[EXERCISE TEXT Boundary: Start]
Our purpose was to investigate the relationship between fetal pancreatic beta-cell function and fetal acidemia and macrosomia in pregnancies complicated by maternal diabetes mellitus.


A cross-sectional study at the Harris Birthright Research Centre for Fetal Medicine, London, was performed. In 32 pregnancies complicated by maternal diabetes mellitus cordocentesis was performed at 36 to 39 weeks' gestation for the measurement of umbilical venous blood pH, PO2, PCO2, lactate, and glucose concentration; plasma insulin immunoreactivity; and insulin/glucose ratio. A reference range for plasma insulin and insulin/glucose ratio was constructed by studying fetal blood samples from 80 women who did not have diabetes mellitus.
[EXERCISE TEXT Boundary: End]
## PROBLEM REQUIREMENTS
How would you continue the abstract on fetal beta-cell function in diabetic pregnancies, starting after its last sentence? The items after this point come from a separate source.
[DATASET EXCERPTS Boundary: Start]
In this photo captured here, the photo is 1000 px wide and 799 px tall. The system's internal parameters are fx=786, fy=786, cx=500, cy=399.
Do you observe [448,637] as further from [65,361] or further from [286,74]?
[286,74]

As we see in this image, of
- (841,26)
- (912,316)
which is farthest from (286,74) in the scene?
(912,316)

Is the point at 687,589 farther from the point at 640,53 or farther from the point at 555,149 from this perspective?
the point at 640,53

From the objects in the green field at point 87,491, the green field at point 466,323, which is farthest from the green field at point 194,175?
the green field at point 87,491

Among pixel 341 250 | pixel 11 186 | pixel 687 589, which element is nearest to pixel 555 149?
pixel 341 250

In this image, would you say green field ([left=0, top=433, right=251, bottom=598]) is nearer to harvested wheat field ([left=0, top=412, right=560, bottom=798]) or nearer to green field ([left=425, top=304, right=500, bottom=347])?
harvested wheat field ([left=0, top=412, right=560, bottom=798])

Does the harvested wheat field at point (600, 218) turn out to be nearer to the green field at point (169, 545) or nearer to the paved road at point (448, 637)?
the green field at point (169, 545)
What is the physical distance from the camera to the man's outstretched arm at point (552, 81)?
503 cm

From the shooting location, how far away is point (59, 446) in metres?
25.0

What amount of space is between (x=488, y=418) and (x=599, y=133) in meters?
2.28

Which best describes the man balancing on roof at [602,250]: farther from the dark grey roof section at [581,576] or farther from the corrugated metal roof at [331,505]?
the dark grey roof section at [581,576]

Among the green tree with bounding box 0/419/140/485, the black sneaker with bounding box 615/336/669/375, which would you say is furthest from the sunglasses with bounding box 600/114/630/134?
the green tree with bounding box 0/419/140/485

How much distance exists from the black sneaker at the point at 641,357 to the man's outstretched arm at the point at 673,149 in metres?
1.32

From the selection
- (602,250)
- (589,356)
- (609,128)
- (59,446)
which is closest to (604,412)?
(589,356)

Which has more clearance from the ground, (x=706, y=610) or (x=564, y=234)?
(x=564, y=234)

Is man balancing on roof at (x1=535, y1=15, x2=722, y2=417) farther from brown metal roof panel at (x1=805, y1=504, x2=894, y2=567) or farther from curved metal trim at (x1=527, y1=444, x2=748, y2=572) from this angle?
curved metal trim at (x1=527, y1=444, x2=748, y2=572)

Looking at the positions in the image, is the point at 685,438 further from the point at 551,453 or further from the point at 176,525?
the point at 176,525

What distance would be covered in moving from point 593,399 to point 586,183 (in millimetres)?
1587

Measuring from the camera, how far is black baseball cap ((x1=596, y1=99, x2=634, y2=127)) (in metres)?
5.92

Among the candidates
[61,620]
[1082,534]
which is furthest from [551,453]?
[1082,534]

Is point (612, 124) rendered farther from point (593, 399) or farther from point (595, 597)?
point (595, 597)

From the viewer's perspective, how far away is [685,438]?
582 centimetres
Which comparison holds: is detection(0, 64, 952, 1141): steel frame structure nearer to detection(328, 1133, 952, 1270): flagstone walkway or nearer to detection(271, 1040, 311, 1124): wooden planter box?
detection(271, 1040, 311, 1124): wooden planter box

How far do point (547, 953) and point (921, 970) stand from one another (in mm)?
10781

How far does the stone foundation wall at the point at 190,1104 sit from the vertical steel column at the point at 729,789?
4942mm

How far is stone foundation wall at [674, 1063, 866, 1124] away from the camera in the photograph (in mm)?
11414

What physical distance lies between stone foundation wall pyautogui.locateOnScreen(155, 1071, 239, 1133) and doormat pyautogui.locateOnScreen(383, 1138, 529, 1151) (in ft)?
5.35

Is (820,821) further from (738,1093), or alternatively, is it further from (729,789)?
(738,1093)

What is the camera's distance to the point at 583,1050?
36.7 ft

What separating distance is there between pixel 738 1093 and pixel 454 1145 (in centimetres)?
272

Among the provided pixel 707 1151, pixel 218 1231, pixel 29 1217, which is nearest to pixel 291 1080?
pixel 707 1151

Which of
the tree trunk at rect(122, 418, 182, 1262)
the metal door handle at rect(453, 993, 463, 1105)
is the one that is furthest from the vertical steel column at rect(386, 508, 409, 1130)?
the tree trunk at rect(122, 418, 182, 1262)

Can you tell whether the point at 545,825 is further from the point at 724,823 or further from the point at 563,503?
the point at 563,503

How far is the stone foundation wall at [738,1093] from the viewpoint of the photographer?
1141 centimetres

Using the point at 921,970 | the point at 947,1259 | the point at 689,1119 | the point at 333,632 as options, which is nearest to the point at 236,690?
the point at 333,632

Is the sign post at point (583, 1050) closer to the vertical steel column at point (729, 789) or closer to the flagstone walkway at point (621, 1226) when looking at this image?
[DATASET EXCERPTS Boundary: End]
## YOUR RESPONSE
Mean umbilical venous blood pH was significantly lower and plasma insulin immunoreactivity and insulin/glucose ratio were significantly higher than the appropriate normal mean for gestation. There were significant associations between (1) maternal and fetal blood glucose concentrations (r = 0.95, p < 0.0001), (2) fetal blood glucose and plasma insulin immunoreactivity (r = 0.57, p < 0.01), (3) fetal plasma insulin immunoreactivity and blood pH (r = -0.39, p < 0.05), and (4) fetal insulin/glucose ratio and degree of macrosomia (r = 0.76, p < 0.0001).


Fetal pancreatic beta-cell hyperplasia is implicated in the pathogenesis of both fetal acidemia and macrosomia.